**Tasks to carry out**
#1 According to the passage on high blood pressure, how long should you stop drinking alcohol or caffeine before you recheck your blood pressure?
#2 Translate this sentence from the passage on high blood pressure into Spanish: "Some people's blood pressure shoots up whenever they see a doctor."
#3 Reproduce the part of the passage on high blood pressure from "2. Metabolic Syndrome." to "recheck your blood pressure.".

**Text passage**
══════════

For starters, let's look at some of the major reversible causes of hypertension. These include:

  1. Being overweight. To lose the weight, see my article on metabolic therapies for weight loss. Be sure to also begin an exercise program as this also helps lower high blood pressure. Best to do a walking program outdoors, as the vitamin D from sunshine can actually help lower the pressure.
  2. Metabolic Syndrome. If you are male, overweight, have high blood pressure & elevated cholesterol, and perhaps even have insulin resistance or diabetes, you probably have metabolic syndrome. This is often caused by a low testosterone level (even if it is in the low normal range, for example a total testosterone level of 450), and simply taking natural testosterone (by prescription) can reverse all of the above problems while leaving you feeling much better! If you are male and over 40 and have high blood pressure, I invite you to read my article "treating low testosterone naturally." It could make you feel much better, restore optimal sexual function, and save your life.
  3. Excess alcohol or caffeine—try leaving these off for two weeks and then recheck your blood pressure.
  4. Sleep apnea. Consider this if you're overweight and snore.
  5. Food allergies can also trigger high blood pressure. If your pulse or temperature regularly go up after you eat, consider allergy desensitization using the NAET (www.NAET.com ). To see if food allergies are causing your high blood pressure, consider an elimination diet to see if your pressure goes down.
  6. Rule out that you have "white coat hypertension." Some people's blood pressure shoots up whenever they see a doctor. For many people, this is the only time their blood pressure goes up, so they end up being treated for high blood pressure when they don't have it. Many grocery store and drugstore pharmacies have a blood pressure machine for the public (you actually sit in it) which you can use as well. Check three readings each visit (one right after the other) to make sure that they are consistent. After you get used to the blood-pressure machines, you may find that your blood pressures are lower.

Natural Treatments to Lower High Blood Pressure

If you are overweight, bringing your weight down by diet and exercise can be a very effective way to lower your blood pressure. Other dietary manipulations can also be helpful. These include having a high-fiber, low fat, and low sugar diet. Avoiding excessive alcohol consumption can also be helpful. For a low salt diet to actually lower your blood pressure, your salt intake must be so low as to be not sustainable—and I think downright dangerous. Because of this, I would simply moderate salt intake comfortably.

══════════

**Supplied data**
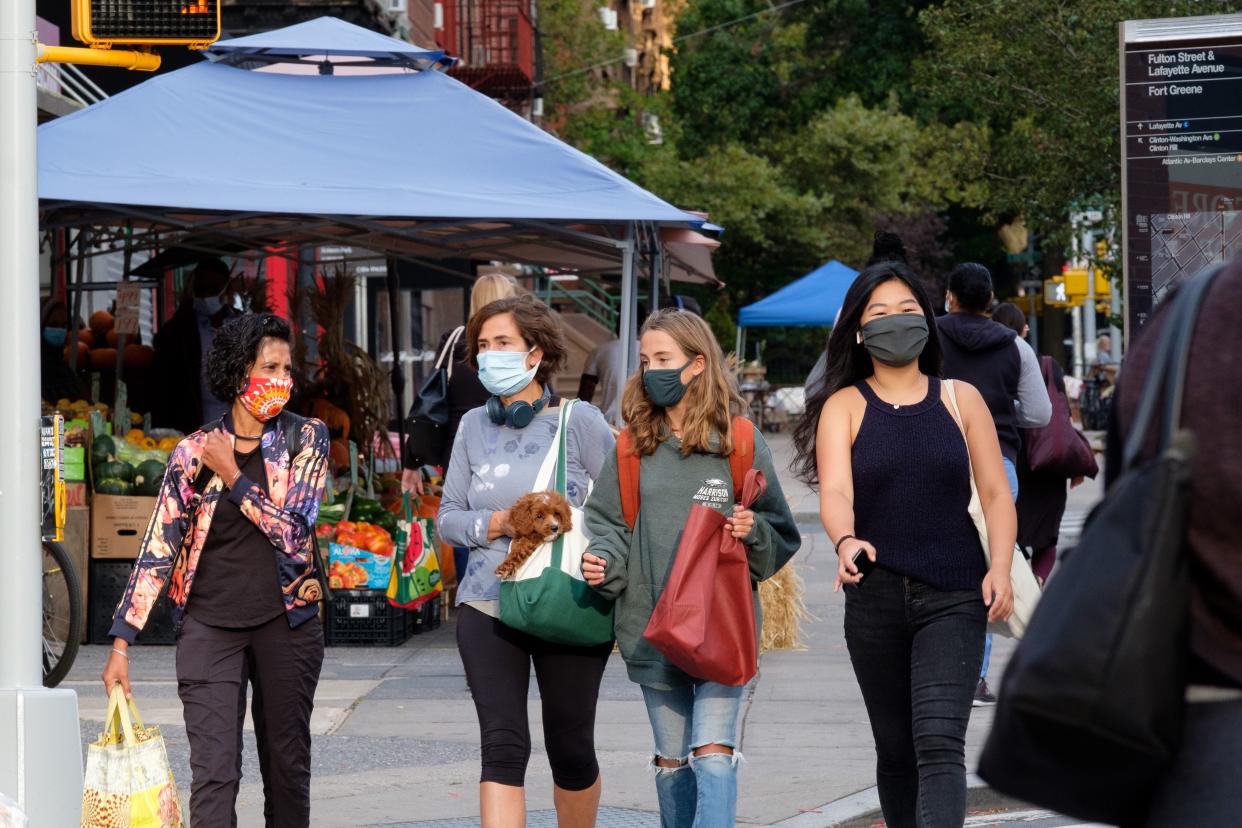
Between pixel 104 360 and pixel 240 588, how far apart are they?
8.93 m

══════════

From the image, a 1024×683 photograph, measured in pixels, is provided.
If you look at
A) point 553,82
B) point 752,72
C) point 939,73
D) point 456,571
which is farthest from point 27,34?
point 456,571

══════════

**Responses in order**
#1 Two weeks.

#2 La presión arterial de algunas personas se dispara cada vez que ven a un médico.

#3
2. Metabolic Syndrome. If you are male, overweight, have high blood pressure & elevated cholesterol, and perhaps even have insulin resistance or diabetes, you probably have metabolic syndrome. This is often caused by a low testosterone level (even if it is in the low normal range, for example a total testosterone level of 450), and simply taking natural testosterone (by prescription) can reverse all of the above problems while leaving you feeling much better! If you are male and over 40 and have high blood pressure, I invite you to read my article "treating low testosterone naturally." It could make you feel much better, restore optimal sexual function, and save your life.
  3. Excess alcohol or caffeine—try leaving these off for two weeks and then recheck your blood pressure.